Despite this now being ancient history, I do remember folks saying I was overreacting to the plastic bag ban and assuring me that it wouldn’t be any hassle at all.
The ban seemed pointless. Supermarket bags from places like New Zealand were unlikely to wind up in the oceans unless they were sent off to South Asia for a form of recycling that seemed to involve tipping containerloads of plastics into the nearest river.
Kept here, after their use in shopping, they could be reused as bin liners, or for cleaning the cat box (the chore my boy won in the most recent iteration of our job-tendering scheme), or for myriad other domestic purposes from emptying vacuum cleaner canisters to trash bags in the car.
None of that seemed to count for much. Neither did the experienced inconvenience of those who, like me, found themselves bagless on unexpected grocery errands while out for an evening stroll.
Because the ban irritated me, I ordered several hundred disposable plastic bags on Ali Express for use on shopping runs: the ban only prevents supermarkets from handing them out. And there are minor joys to be had in the looks of scorn – or of envy – a handful of verboten plastic bags can draw at the checkout.
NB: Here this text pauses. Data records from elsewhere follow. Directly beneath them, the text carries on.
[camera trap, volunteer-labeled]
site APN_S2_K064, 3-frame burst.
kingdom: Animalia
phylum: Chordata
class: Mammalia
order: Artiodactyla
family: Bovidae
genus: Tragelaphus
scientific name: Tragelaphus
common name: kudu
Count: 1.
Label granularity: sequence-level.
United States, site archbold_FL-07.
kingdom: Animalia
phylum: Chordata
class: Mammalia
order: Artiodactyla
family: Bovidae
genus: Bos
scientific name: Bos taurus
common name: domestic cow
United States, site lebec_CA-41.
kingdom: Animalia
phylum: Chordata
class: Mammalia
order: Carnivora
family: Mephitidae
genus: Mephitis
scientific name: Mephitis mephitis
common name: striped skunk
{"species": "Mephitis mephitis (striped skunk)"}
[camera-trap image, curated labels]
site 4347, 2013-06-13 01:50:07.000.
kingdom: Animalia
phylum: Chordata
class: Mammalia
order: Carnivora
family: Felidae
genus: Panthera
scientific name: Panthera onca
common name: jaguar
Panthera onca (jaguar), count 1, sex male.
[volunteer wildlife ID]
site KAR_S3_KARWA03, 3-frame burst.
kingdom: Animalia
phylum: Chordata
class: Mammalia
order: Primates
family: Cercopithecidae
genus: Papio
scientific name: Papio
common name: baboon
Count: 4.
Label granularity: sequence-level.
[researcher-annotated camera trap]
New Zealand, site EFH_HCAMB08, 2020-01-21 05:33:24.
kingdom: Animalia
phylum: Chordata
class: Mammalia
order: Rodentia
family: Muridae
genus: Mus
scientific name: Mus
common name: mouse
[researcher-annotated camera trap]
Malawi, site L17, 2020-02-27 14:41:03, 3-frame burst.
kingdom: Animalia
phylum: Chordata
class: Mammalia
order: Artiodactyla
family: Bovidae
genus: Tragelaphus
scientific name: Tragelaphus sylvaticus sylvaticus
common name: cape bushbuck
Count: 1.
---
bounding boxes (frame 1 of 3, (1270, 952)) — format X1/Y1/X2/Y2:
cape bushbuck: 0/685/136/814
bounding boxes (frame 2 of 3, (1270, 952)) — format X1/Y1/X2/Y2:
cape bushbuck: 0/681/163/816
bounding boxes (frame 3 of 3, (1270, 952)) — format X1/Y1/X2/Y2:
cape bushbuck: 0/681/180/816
But now they have become even more convenient.
I can easily store many inside my jacket pocket, along with rubber gloves, while on that evening stroll. If the queue at the local New World looks short, I can do my weekly shopping; otherwise, I can wait.
And while other people have to figure out which washing machine cycle is appropriate for a jute-fibre reusable bag and whether a thick plastic reusable bag would melt in the dryer, my bags can safely and simply be thrown away after use.
Wax nostalgic for the happier days of 2018 and enjoy better living through plastics. It’s just a click away at Ali Express.